Published in the NewTimes Rwanda on 7th July 2014
Twenty years after the end of the 1994 Genocide against the Tutsi, this July fourth makes me reflect on what the events we remember today have brought to me as a Rwandan, as an African, and as a woman, a mother, and a daughter. First and foremost, I have come to understand that, to truly honor the sacrifices of our RPF’s brave soldiers—who laid down their lives so that Rwandans might live in a country free of discrimination, free of the fear of violence based on one’s background, and free to pursue lives they value—we must work to own our liberation.
Thanks to our heroes, I now live in a country where all have an equal chance, whether you are the nation’s newest baby girl in the most rural district, or whether you are the head of Parliament.
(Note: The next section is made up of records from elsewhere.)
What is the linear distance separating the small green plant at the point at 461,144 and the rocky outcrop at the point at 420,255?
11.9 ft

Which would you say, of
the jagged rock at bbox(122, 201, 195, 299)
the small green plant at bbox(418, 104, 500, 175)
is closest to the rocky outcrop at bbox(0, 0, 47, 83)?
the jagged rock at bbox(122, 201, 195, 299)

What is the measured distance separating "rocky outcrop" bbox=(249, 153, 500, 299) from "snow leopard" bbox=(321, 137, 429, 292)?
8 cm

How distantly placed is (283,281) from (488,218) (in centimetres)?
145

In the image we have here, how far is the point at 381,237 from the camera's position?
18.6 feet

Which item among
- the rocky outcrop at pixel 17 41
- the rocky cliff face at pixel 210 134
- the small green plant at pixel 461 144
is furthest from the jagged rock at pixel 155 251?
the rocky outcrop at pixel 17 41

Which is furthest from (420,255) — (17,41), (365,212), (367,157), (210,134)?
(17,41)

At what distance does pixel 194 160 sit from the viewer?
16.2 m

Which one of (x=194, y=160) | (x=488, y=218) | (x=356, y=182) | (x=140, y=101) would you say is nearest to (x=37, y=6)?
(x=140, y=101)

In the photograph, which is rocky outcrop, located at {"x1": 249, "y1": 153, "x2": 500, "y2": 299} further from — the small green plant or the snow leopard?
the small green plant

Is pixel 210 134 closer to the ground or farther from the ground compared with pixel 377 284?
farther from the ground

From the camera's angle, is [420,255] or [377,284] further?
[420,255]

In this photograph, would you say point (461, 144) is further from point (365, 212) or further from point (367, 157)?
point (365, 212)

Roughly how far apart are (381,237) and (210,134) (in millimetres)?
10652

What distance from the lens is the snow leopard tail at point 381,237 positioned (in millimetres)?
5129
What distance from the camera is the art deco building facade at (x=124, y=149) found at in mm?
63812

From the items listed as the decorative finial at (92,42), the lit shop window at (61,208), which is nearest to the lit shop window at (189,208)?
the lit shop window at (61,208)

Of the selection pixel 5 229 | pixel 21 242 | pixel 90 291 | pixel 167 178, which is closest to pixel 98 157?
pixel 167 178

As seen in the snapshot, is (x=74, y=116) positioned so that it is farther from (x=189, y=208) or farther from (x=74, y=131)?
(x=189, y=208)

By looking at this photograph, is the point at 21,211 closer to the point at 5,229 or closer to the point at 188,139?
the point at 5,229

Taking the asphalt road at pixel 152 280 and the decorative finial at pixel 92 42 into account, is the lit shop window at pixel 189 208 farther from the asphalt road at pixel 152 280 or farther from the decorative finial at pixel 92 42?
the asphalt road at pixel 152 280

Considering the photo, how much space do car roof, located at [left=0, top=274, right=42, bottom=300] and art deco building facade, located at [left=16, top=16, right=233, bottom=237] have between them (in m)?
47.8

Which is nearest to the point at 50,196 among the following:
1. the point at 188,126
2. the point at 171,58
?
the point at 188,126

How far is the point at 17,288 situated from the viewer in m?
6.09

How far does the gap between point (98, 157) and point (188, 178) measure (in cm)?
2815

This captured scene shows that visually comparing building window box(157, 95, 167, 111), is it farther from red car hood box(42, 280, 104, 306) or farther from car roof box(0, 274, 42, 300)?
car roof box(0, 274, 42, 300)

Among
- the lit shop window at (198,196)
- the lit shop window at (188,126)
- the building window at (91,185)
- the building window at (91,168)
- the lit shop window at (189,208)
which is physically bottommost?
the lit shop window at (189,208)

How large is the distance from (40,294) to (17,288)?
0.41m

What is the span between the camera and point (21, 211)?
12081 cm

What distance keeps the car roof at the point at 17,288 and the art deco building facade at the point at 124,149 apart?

Thanks to this foundation, we have the opportunity to build the future we want through dialogue and transparency.
In this reborn Rwanda, our society is far from homogenous; this is such a blessing, because it is our diversity that fuels the engine of innovation behind recent progress. Certainly, many serious challenges lie ahead, and we have so much more to achieve in order to give all of our brothers and sisters the opportunities that they deserve. But we are continuously progressing each day to achieve that vision, and on this July fourth, I hope we do not take these efforts for granted.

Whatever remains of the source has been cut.